How to move data from one hypertable to new design hypertable?

ts101 · April 3, 2024, 5:05pm

Using TimescaleDB v2.14.2 self-hosted on prem on PostgreSQL 15.6 on Red Hat 9.3. Software is running on vmware virtual machine with 16 CPU-cores and 256 GB of RAM and few 10s of TB of disk.

We have one hypertable with 12 TB of data and we would like to change a design of table. Actually table fields would stay the same. We would like to add “range space partition” to already time partitioned table. Range-space-partition requires empty hypertable table before range-space-partition is added.

Process:

create PostgreSQL table,
covert table to hypertable,
add range-space-partition dimension
insert data into hypertable

We are planning:

Create new hypertable.
Add range-space-partition.
Move data from old hypertable to new hyperable.
Drop old hypertable.
Rename table from new hypertable name to old hypertable name.

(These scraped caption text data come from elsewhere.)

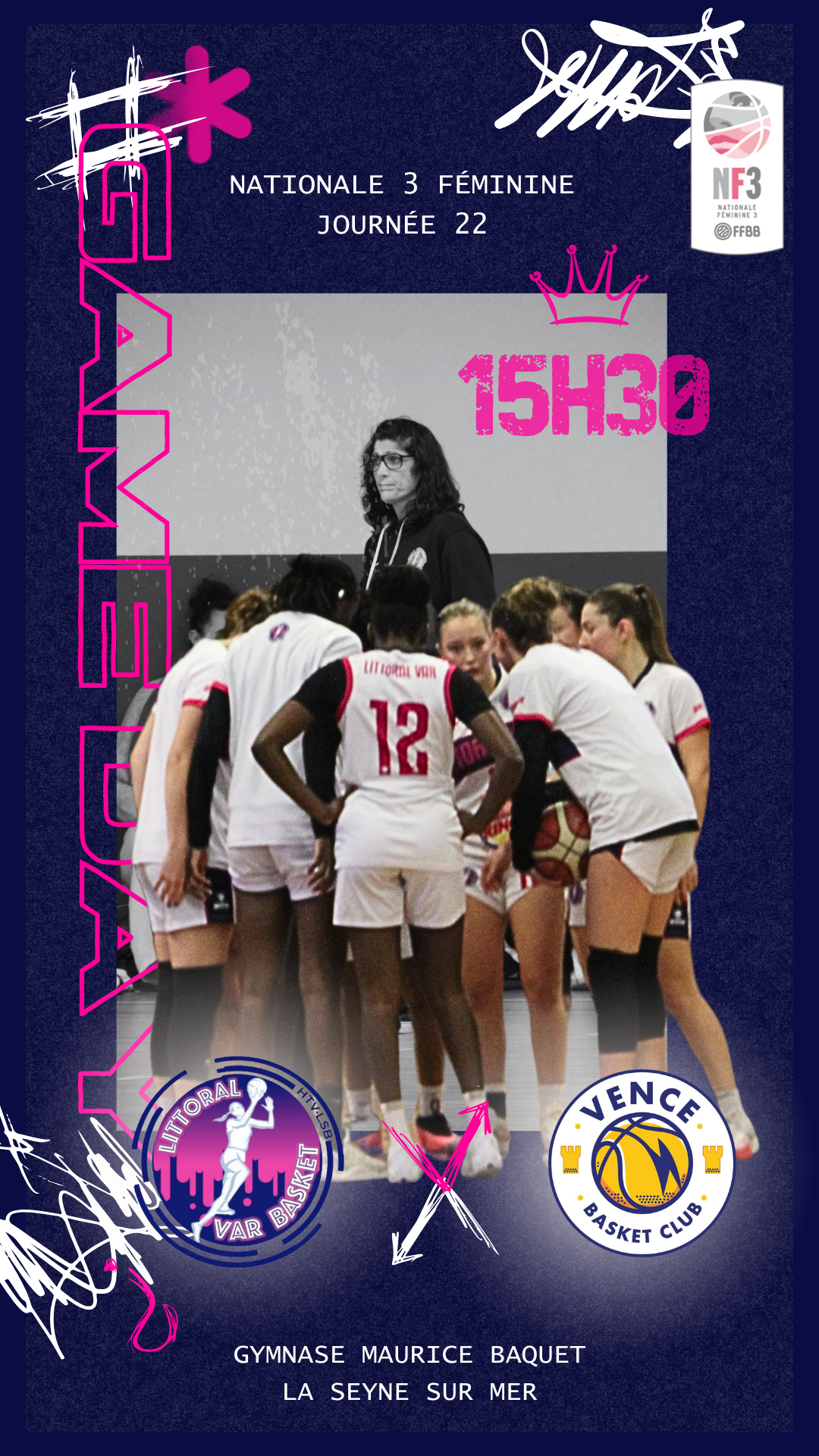 Beige Minimaliste Photo Bonjour Instagram Story (1)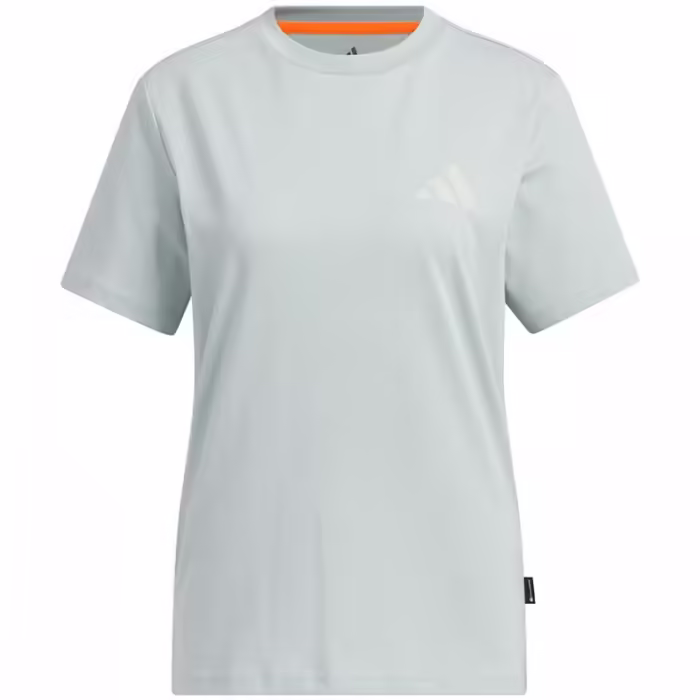 Tricou Adidas XPLORIC POLYGIENE GRAPHIC - 7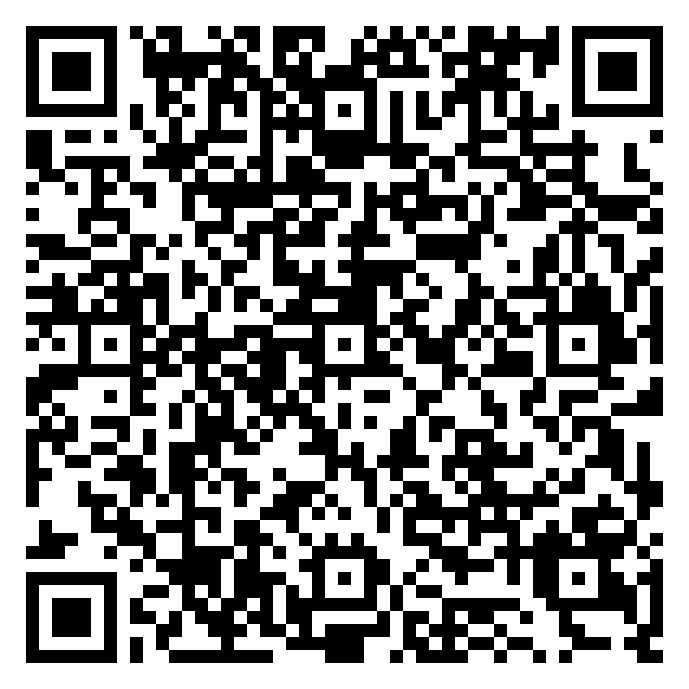 kod QR z danymi kontaktowymi 52267188800000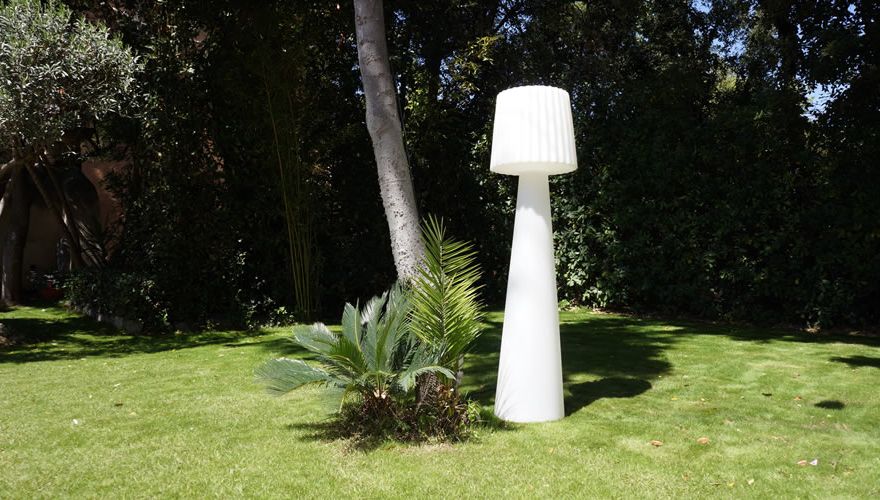 lampadaire-led-damen2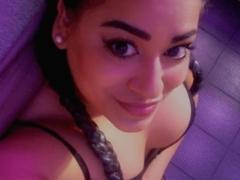 Leyla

We know that in our case data that are more then 1 month (time partition) old do not change, but new data are added in bulk few times a day. My main idea is to move data older then 1 month from old hypertable to new hypertable in a way old hypertable is still on-line available for read and writes. Then turn off application server to prevent new inserts/updates and do the last month transfer from old hyperatable to new hypertable and also perform steps 4 and 5.

My question:

What is the most appropriate way of moving data inside the same database from old hypertable to new hypertable? Is there some super-fast mechanism for moving data.
Some old data in hypertable are compressed, they are there only for law enforcement and are never accessed in application. I assume moving data from old hypertable will decompress data before they will be able to insert into new hypertable. Is there advisable to first perform manual decompression of old data in old hypertable or is decompression, from performance point of view, really needed and data can be decompressed on the fly when moving from old to new hypertable?

jonatasdp · April 25, 2024, 5:39pm

Hey @ts101, looks like a solid plan.

Do you have any space constraints, needing to release space as you go?

For the compression, I can imagine that you can even get faster readings from compressed. Give a try to copy one entire compressed chunk and measure it because it will depend on the nature of your data. My guess is that it will be faster without decompressing if you’re getting everything from the chunk in the same run.

If your chunk is too large for a single batch, then decompressing probably can be a pre-step to avoid decompressing same area twice.

Use insert into new_hypertable as select * from old_hypertable will just works in the most of the small cases, in your case you should put probably a where time between ... and ... and keep paginating it

You can also run and insert into different parts in parallel using more connections to the db.